Work to do.
Could you render every line of the listing below as a Markdown table with the columns "No." and "Line", numbering the rows and skipping blank lines? Leave the pictures out.

## START Material to process

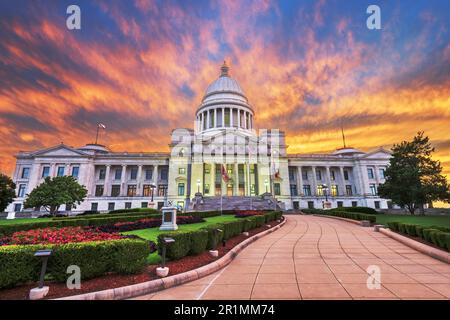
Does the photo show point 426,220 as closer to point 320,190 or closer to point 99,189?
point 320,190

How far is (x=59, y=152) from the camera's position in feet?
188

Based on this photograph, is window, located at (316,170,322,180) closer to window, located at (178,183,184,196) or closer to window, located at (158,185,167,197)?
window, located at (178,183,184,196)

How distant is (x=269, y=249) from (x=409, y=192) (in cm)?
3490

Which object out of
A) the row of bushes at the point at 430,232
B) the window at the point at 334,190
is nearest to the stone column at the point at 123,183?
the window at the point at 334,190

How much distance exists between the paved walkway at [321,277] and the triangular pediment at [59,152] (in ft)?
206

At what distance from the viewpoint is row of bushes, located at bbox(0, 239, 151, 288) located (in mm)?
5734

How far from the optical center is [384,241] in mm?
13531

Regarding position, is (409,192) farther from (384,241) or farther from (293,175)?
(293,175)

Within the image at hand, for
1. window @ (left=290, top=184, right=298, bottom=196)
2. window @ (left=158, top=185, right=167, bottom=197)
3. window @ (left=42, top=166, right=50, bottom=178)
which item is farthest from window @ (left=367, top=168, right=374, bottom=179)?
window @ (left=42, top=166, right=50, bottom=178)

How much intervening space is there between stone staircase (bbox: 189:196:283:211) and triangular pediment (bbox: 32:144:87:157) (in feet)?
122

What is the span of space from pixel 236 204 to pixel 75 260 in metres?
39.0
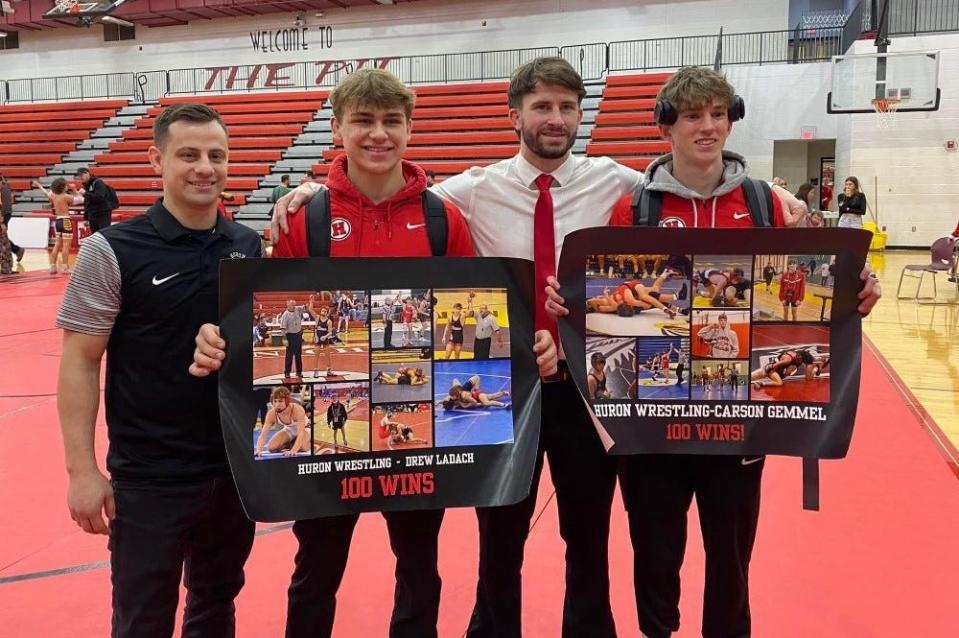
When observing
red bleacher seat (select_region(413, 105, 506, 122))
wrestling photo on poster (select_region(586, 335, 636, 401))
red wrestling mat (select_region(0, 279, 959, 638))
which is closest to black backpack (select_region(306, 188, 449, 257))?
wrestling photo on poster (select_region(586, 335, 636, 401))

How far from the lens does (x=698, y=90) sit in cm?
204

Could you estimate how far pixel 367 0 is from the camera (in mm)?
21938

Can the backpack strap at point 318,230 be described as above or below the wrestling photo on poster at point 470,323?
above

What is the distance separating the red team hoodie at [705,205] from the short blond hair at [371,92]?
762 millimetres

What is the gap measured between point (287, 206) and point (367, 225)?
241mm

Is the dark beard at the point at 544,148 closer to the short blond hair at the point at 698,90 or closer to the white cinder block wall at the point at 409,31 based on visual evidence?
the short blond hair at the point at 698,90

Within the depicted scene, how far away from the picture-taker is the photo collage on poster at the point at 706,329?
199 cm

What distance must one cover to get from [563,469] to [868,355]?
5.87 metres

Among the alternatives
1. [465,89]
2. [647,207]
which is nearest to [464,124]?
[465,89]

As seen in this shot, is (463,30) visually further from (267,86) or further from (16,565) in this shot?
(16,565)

## END Material to process

Output for this exercise.
| No. | Line |
|---|---|
| 1 | Does the photo show point 426,220 as closer to point 320,190 or closer to point 99,189? |
| 2 | point 320,190 |
| 3 | How far is (x=59, y=152) from the camera's position in feet? |
| 4 | 188 |
| 5 | Based on this photograph, is window, located at (316,170,322,180) closer to window, located at (178,183,184,196) or closer to window, located at (158,185,167,197)? |
| 6 | window, located at (178,183,184,196) |
| 7 | How distant is (x=269, y=249) from (x=409, y=192) (in cm)? |
| 8 | 3490 |
| 9 | Which object out of |
| 10 | A) the row of bushes at the point at 430,232 |
| 11 | B) the window at the point at 334,190 |
| 12 | is nearest to the stone column at the point at 123,183? |
| 13 | the window at the point at 334,190 |
| 14 | How much distance exists between the paved walkway at [321,277] and the triangular pediment at [59,152] (in ft)? |
| 15 | 206 |
| 16 | At what distance from the viewpoint is row of bushes, located at bbox(0, 239, 151, 288) located (in mm)? |
| 17 | 5734 |
| 18 | How far from the optical center is [384,241] in mm? |
| 19 | 13531 |
| 20 | Regarding position, is (409,192) farther from (384,241) or farther from (293,175)? |
| 21 | (293,175) |
| 22 | Within the image at hand, for |
| 23 | 1. window @ (left=290, top=184, right=298, bottom=196) |
| 24 | 2. window @ (left=158, top=185, right=167, bottom=197) |
| 25 | 3. window @ (left=42, top=166, right=50, bottom=178) |
| 26 | which item is farthest from window @ (left=367, top=168, right=374, bottom=179)? |
| 27 | window @ (left=42, top=166, right=50, bottom=178) |
| 28 | How much intervening space is there between stone staircase (bbox: 189:196:283:211) and triangular pediment (bbox: 32:144:87:157) (in feet)? |
| 29 | 122 |
| 30 | What is the span of space from pixel 236 204 to pixel 75 260 in metres? |
| 31 | 39.0 |
| 32 | When observing |
| 33 | red bleacher seat (select_region(413, 105, 506, 122)) |
| 34 | wrestling photo on poster (select_region(586, 335, 636, 401)) |
| 35 | red wrestling mat (select_region(0, 279, 959, 638)) |
| 36 | which is closest to black backpack (select_region(306, 188, 449, 257))? |
| 37 | wrestling photo on poster (select_region(586, 335, 636, 401)) |
| 38 | How far from the lens does (x=698, y=90) sit in cm? |
| 39 | 204 |
| 40 | Could you estimate how far pixel 367 0 is from the camera (in mm)? |
| 41 | 21938 |
| 42 | Can the backpack strap at point 318,230 be described as above or below the wrestling photo on poster at point 470,323? |
| 43 | above |
| 44 | What is the distance separating the red team hoodie at [705,205] from the short blond hair at [371,92]? |
| 45 | 762 millimetres |
| 46 | What is the gap measured between point (287, 206) and point (367, 225)? |
| 47 | 241mm |
| 48 | Is the dark beard at the point at 544,148 closer to the short blond hair at the point at 698,90 or closer to the white cinder block wall at the point at 409,31 based on visual evidence? |
| 49 | the short blond hair at the point at 698,90 |
| 50 | Within the depicted scene, how far away from the picture-taker is the photo collage on poster at the point at 706,329? |
| 51 | 199 cm |
| 52 | What distance must one cover to get from [563,469] to [868,355]? |
| 53 | 5.87 metres |
| 54 | Among the alternatives |
| 55 | 1. [465,89] |
| 56 | 2. [647,207] |
| 57 | which is nearest to [464,124]? |
| 58 | [465,89] |
| 59 | As seen in this shot, is (463,30) visually further from (267,86) or further from (16,565) in this shot? |
| 60 | (16,565) |